Deep brain stimulation is an emerging technology frequently used for movement disorders.114 Many studies have indicated that DBS is equally effective and safe in the treatment of treatment‐resistant depression (TRD).115, 116, 117, 118

However, a large heterogeneity in the clinical response to stimulation parameters was reported, and the samples in these studies were rather small. Despite this, DBS can be a new promising strategy for the treatment of patients with TRD.

CONCLUSION AND PROSPECTS

Sleep disturbance is not only a comorbidity of depression, but also a prodromal symptom, which can predict the occurrence and outcome of depression. It is important to highlight the treatment of sleep disturbance before, during and after depression. Hypnotics and antidepressants are generally applied for the treatment of patients comorbid with depression and sleep problems. However, hypnotics can cause depression, and the use of antidepressant can aggravate sleep disturbance. Alternative therapies such as CBT, SD and DBS were found to be effective in these patients. But the cure rate is low and the recurrence rate is rather high. A better understanding on the exact molecular mechanisms between sleep disturbances and depression is warranted, which can facilitate the management of coincident depression and sleep complaints quite a lot. More well‐organized RCTs are needed to verify the effectiveness of new drugs and non‐pharmacological therapies.
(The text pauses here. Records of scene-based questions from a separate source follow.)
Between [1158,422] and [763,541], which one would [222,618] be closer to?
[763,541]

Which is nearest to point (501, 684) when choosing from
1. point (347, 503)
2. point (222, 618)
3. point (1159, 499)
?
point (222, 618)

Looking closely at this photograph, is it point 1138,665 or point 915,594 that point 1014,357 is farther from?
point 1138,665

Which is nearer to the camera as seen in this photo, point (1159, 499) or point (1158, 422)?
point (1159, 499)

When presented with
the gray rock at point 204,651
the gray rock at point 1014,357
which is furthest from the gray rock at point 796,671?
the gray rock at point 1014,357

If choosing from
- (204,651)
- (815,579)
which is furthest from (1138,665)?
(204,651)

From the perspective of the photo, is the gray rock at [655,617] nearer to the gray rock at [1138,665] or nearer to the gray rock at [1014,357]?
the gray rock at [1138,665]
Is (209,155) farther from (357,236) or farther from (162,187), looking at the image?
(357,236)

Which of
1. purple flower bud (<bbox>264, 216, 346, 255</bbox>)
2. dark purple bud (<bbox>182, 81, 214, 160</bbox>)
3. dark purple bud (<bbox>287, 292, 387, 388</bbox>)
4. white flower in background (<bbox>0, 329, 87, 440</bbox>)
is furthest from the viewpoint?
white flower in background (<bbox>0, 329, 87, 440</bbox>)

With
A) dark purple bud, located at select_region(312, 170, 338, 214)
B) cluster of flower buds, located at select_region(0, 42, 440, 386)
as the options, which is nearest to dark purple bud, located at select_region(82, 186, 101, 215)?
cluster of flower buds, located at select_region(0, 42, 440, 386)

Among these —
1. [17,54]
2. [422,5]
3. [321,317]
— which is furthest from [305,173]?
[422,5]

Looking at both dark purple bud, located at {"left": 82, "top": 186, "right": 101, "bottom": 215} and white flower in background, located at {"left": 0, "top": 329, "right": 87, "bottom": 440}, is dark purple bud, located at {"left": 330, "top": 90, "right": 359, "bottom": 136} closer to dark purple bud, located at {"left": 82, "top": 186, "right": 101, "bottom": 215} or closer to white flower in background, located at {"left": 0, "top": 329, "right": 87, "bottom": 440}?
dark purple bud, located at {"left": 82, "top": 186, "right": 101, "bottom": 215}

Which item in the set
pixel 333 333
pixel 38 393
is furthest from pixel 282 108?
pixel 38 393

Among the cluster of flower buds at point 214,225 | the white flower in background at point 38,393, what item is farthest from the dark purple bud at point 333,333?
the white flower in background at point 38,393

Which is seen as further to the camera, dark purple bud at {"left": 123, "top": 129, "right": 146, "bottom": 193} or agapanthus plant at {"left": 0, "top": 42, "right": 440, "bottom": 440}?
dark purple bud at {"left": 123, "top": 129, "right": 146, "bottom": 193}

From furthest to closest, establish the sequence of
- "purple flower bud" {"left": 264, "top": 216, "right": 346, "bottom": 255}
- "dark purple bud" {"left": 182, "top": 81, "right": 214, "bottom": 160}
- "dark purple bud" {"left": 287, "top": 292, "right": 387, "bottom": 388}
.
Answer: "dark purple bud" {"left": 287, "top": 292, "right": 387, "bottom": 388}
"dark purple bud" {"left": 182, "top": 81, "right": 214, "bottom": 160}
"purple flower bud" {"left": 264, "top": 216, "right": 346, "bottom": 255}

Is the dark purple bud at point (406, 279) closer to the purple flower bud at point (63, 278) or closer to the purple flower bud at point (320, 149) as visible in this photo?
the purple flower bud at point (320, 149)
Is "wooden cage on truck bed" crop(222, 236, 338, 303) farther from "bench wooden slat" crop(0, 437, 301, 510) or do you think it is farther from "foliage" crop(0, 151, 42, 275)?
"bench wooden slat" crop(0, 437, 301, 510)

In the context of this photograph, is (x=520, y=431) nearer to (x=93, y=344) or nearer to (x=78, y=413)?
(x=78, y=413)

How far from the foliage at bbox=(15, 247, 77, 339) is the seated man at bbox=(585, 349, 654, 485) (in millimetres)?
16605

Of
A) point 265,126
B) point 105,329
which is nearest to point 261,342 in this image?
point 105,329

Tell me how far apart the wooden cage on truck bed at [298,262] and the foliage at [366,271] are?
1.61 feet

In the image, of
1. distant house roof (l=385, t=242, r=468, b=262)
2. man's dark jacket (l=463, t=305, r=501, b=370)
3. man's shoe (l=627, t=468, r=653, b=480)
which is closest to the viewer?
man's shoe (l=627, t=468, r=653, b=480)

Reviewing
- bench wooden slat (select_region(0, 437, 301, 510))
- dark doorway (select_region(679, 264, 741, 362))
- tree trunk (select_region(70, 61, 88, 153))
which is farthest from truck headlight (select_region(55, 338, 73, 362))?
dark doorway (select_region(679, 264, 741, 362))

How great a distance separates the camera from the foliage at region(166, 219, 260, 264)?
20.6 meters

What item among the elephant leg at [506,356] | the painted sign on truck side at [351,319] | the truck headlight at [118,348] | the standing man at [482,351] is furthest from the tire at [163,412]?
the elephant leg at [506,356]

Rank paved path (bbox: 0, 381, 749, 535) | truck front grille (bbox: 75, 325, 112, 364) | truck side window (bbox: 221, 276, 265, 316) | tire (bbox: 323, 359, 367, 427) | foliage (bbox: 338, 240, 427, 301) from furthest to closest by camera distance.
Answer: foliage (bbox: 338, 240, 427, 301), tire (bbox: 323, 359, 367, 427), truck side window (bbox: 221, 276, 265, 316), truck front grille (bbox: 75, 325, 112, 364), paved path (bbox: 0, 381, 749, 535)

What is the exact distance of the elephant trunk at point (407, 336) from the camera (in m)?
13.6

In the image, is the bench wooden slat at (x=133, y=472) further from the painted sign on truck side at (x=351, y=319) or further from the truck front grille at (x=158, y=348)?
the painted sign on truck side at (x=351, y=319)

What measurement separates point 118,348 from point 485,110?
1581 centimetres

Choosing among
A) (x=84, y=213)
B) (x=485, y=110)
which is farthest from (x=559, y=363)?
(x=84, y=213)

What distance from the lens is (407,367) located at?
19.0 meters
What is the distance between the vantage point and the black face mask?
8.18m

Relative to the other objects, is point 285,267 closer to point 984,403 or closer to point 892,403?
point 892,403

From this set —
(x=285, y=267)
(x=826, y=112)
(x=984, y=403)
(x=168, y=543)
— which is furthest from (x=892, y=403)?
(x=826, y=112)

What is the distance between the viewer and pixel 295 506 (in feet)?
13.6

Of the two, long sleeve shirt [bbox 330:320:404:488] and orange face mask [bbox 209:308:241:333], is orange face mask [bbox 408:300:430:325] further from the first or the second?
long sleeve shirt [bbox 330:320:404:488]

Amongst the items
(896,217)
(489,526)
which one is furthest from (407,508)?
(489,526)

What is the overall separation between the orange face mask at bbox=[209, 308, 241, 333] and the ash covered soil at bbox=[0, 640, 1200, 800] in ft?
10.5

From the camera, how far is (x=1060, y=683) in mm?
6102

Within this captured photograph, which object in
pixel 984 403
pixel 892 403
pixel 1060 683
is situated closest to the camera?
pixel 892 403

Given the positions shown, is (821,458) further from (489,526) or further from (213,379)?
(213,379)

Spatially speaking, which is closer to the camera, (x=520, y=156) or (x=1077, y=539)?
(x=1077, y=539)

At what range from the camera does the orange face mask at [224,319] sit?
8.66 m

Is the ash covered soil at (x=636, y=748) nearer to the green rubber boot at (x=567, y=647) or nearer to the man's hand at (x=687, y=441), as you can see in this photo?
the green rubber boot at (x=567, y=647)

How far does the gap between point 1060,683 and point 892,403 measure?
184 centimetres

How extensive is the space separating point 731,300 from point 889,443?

It is worth to mention that, in clinical context, sleep disturbance and depression are often comorbid with other mental health conditions, such as behaviour disorders, substance disorder and especially anxiety disorder.119 There is an intriguing interrelationship between anxiety and depression, and insomnia. Both depression and anxiety are related to future insomnia, and insomnia can lead to depression and anxiety in the future.120 Of note, the research on such relationships is crucial not only because it may help to prevent future conditions but also because comorbid problems are usually much more difficult to treat and indicate poorer prognosis.

CONFLICT OF INTEREST

The authors declare that the research was conducted in the absence of any commercial or financial relationships that could be construed as a potential conflict of interest.